Bertrand Sassoye (50 ans) est réputé le n°2 des CCC. Mais il a parfois donné l'impression de les diriger autant que Pierre Carette. Comme lui, en tout cas, il n'a jamais varié dans ses certitudes "révolutionnaires". Peu après sa libération, le 10 juillet 2000, il déclarait, se répétant en 2003 et en 2006 dans la presse : "Je n'ai rien renié de mes opinions politiques. Je reste marxiste-léniniste [...] et convaincu de la nécessité d'une révolution, d'une lutte armée en Belgique, d'une prise du pouvoir par la violence". Devenu garçon de café, à Bruxelles, il a toujours maintenu qu'il faut une "dictature du prolétariat. Un système à parti unique, avec une vie démocratique à l'intérieur".

Au procès de 1988, un psychiatre avait ainsi résumé l'analyse qu'il faisait de Sassoye, lequel a toujours été soutenu par l' "Association des parents et amis des prisonniers communistes", dont son père était un membre actif : "Un illuminé, dans le sens où il brûle d'une lumière intérieure.
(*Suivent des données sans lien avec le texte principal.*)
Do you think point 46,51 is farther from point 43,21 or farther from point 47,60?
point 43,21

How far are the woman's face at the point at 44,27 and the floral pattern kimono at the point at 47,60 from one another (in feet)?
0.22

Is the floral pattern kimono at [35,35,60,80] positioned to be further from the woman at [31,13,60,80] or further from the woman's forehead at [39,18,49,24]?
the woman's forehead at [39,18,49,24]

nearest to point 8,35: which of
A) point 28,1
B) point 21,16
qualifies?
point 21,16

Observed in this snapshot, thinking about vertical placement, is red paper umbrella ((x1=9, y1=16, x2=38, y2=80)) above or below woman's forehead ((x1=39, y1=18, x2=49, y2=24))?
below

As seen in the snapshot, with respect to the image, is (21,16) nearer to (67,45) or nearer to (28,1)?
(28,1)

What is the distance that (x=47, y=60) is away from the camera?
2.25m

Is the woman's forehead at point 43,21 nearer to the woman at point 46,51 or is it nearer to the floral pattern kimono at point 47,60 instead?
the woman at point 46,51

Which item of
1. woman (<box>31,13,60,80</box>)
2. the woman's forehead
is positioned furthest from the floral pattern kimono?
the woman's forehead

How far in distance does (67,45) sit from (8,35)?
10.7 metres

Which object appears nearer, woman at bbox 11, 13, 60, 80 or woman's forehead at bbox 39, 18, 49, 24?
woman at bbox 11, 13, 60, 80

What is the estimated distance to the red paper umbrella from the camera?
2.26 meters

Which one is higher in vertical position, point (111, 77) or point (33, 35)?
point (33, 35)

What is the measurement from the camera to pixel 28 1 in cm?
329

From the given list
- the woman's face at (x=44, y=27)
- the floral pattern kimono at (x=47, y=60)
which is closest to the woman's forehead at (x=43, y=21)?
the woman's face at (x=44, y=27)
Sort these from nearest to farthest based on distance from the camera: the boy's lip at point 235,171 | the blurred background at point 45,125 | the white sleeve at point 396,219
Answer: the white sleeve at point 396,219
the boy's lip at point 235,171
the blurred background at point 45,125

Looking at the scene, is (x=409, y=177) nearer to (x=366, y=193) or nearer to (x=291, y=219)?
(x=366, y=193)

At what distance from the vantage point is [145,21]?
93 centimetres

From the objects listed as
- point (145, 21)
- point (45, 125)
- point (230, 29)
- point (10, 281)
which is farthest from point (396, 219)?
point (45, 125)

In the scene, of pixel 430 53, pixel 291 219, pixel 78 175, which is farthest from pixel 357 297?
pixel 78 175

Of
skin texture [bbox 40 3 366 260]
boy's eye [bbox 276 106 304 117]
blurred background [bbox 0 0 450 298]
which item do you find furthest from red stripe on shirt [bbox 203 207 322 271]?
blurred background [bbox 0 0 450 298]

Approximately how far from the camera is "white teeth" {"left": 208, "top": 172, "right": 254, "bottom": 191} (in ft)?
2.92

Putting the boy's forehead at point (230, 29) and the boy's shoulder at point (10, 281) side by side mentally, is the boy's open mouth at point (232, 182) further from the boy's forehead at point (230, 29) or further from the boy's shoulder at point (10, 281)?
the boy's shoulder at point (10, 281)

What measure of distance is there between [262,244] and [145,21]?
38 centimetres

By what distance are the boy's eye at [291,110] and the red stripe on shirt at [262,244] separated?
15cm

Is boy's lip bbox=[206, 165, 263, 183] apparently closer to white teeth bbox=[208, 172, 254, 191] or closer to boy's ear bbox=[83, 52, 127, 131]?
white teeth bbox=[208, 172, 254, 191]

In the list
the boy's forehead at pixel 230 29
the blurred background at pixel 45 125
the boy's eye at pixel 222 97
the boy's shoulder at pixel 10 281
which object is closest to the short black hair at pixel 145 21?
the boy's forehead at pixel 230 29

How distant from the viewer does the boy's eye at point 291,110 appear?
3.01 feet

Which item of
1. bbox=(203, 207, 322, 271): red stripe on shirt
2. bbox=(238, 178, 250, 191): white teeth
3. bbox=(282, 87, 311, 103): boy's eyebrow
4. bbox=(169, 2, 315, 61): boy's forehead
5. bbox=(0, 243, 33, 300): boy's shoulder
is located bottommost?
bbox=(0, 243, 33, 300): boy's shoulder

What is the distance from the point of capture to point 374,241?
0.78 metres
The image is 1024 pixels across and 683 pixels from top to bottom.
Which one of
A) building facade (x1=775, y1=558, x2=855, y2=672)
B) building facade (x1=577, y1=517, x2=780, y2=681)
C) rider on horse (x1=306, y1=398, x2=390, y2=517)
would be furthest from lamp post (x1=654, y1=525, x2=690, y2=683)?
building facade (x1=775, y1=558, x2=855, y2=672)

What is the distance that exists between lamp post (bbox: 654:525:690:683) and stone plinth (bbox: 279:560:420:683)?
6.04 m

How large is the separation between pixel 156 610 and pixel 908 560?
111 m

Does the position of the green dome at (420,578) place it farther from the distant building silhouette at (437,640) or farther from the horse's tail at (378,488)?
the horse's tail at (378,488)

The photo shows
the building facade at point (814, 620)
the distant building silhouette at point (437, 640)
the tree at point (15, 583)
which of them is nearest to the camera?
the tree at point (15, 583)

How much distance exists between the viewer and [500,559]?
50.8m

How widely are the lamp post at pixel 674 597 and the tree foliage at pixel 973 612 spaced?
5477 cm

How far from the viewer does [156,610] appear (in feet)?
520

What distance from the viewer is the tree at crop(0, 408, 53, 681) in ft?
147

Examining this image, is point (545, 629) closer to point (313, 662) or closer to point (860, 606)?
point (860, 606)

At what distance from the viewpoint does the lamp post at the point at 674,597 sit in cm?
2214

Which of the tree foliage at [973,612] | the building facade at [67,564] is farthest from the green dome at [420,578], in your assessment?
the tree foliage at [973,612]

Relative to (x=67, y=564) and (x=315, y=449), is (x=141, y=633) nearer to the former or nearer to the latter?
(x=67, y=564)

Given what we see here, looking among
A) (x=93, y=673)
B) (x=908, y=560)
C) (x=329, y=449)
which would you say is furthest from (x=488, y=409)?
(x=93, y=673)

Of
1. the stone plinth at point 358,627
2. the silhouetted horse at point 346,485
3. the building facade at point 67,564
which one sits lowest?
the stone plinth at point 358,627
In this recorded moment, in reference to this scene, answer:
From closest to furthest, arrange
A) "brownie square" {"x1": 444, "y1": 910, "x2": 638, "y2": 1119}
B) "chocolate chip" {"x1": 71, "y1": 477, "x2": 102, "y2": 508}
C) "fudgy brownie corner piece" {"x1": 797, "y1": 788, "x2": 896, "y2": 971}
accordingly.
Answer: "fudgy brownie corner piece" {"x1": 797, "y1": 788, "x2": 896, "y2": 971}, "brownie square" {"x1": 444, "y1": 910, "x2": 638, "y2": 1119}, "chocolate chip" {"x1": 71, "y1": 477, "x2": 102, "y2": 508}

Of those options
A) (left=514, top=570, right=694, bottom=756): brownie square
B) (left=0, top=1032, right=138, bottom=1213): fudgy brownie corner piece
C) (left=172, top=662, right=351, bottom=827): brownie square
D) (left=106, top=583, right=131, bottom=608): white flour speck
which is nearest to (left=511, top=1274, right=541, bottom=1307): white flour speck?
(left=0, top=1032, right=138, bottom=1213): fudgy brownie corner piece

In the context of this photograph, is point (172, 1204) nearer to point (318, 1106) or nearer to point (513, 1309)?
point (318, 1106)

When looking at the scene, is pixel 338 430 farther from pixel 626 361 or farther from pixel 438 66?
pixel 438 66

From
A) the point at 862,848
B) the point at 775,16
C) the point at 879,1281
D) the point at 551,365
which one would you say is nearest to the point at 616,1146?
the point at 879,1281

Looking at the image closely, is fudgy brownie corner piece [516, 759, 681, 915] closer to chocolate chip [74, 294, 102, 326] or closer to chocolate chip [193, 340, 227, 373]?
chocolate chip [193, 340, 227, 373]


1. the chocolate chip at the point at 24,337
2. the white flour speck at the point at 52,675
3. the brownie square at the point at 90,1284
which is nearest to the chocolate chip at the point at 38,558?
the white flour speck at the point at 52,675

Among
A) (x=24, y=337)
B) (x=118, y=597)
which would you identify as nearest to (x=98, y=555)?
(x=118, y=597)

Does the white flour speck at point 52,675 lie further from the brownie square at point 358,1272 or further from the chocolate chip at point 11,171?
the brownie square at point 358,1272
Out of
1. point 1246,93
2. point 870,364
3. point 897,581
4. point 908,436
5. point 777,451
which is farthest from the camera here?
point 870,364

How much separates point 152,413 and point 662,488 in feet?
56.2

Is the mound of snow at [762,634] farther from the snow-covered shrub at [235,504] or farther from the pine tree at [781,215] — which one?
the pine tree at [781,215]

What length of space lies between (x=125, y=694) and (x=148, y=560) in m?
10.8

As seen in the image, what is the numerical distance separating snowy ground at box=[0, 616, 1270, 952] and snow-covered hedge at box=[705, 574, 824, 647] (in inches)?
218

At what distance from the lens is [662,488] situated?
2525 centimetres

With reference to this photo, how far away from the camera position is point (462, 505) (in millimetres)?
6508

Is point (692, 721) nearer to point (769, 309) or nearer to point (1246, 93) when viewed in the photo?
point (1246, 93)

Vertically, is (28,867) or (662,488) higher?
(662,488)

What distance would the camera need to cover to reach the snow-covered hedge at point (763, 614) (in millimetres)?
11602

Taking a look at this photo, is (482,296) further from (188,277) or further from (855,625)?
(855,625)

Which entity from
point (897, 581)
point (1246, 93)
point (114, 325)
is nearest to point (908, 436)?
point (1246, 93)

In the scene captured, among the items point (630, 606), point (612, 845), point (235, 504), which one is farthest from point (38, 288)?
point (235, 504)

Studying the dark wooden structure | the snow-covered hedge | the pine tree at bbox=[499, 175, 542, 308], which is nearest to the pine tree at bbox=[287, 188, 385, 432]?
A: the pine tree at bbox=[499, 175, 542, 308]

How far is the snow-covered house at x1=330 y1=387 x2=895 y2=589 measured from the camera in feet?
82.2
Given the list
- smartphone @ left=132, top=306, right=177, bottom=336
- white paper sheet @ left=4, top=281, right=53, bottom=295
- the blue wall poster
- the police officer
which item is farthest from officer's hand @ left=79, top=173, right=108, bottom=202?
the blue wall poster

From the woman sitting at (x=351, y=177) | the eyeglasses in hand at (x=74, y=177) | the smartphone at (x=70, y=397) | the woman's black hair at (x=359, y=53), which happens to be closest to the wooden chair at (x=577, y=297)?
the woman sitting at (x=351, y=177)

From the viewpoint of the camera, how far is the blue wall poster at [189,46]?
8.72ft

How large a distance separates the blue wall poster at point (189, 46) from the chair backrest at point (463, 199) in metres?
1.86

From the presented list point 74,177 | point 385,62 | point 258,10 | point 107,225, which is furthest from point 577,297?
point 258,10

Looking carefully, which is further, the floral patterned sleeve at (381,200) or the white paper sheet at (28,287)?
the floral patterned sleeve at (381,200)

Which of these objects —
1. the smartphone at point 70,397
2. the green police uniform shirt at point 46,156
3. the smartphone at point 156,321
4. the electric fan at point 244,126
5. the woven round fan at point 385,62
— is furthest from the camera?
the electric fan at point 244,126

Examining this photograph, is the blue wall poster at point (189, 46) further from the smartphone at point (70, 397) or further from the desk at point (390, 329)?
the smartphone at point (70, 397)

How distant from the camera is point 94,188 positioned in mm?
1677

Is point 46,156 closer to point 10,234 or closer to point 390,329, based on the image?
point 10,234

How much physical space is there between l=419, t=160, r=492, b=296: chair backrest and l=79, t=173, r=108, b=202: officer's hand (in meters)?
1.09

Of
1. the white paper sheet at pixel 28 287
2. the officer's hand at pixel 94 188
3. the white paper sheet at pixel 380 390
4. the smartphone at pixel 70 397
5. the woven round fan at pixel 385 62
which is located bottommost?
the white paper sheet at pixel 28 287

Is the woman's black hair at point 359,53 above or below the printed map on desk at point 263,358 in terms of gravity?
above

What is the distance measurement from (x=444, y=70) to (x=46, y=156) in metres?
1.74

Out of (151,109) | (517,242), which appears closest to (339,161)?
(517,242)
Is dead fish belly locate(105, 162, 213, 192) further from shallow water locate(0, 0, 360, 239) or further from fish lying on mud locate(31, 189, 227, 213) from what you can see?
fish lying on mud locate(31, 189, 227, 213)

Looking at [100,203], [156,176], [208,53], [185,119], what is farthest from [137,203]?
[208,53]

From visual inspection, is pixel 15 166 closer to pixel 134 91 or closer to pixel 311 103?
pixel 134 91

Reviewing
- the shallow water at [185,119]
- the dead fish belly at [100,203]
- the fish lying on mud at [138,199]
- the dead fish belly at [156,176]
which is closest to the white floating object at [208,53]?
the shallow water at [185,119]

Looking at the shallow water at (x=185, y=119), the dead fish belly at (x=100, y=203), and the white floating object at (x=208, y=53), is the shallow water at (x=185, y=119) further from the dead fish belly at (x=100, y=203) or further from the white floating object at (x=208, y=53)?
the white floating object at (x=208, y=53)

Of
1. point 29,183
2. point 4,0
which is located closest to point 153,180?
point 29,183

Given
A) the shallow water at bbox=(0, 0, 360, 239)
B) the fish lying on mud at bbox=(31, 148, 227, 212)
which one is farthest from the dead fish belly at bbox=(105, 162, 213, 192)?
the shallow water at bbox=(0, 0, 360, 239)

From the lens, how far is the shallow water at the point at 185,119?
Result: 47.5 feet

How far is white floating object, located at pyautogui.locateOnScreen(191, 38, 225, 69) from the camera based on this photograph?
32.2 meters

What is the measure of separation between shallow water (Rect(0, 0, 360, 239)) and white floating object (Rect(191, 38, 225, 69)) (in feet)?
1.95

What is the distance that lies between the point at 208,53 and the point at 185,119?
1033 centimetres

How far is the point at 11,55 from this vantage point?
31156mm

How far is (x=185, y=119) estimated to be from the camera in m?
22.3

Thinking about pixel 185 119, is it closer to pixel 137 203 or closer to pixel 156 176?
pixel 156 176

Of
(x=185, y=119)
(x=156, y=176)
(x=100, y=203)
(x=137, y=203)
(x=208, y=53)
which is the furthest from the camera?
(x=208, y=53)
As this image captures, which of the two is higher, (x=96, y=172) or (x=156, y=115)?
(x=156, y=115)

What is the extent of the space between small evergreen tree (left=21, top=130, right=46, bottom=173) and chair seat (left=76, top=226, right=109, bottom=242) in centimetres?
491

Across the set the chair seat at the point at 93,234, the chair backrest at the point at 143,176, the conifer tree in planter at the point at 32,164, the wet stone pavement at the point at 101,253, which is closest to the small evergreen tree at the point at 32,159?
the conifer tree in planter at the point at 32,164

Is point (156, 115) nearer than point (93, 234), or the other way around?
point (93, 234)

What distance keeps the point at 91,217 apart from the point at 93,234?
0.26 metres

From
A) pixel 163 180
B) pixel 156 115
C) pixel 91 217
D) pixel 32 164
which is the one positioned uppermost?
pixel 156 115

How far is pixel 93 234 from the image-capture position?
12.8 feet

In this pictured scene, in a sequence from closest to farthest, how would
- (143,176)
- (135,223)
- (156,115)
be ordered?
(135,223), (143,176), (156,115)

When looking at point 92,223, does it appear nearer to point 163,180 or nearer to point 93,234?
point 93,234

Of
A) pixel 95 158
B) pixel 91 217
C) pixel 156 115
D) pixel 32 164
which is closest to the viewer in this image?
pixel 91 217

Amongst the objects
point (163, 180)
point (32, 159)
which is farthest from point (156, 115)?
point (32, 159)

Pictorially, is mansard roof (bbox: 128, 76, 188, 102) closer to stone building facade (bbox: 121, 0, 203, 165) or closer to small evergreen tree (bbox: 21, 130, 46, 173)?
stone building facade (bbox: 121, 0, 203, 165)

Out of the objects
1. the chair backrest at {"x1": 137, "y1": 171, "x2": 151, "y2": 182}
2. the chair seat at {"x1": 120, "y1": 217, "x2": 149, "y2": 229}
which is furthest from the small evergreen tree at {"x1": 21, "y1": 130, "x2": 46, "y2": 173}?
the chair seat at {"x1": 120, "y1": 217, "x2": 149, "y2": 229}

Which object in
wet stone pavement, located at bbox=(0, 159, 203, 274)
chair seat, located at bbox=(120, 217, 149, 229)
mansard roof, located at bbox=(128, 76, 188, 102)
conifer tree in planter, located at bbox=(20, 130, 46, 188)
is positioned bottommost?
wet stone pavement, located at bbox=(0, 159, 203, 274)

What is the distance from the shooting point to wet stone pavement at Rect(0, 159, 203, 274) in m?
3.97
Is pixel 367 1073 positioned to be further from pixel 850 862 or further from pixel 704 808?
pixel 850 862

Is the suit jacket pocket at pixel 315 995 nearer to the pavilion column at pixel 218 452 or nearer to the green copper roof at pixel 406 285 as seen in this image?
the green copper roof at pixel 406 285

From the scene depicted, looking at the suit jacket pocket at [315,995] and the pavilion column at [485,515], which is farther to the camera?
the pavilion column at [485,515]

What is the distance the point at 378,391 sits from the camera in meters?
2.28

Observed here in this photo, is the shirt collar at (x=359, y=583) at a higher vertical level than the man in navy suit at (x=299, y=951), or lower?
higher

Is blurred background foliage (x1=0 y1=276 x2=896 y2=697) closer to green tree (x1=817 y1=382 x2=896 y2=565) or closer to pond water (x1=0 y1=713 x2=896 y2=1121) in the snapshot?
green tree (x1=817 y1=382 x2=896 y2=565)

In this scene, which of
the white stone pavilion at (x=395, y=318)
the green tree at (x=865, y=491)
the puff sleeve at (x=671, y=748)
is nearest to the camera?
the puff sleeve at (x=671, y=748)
Une espèce de croyant". Dont chacun, il est vrai, s'accorde à reconnaître la sincérité.

"Ce n'est pas en restant dans les limites du système qu'on en sortira. Le système, on le subit ou on le combat. Ras-la-tasse d'organiser des fancy-fairs, cela ne sert à rien...", lançait-il encore. De là à faire exploser des bombes ? La remarque ne le touche pas, il a d'autres modèles : la Commune de Paris, la Révolution d'octobre, la révolution culturelle en Chine.

Quant aux regrets, c'est surtout d'avoir commis une erreur tactique qu'il s'agissait dans sa bouche, même après ses 14,5 années de prison : "On a eu tendance à enfiler les attentats comme des perles sur un collier, en négligeant l'action politique à côté". Et les ennemis sont restés les mêmes : "Les banques, les holdings, l'armée américaine, l'Otan, le gouvernement, la bourgeoisie".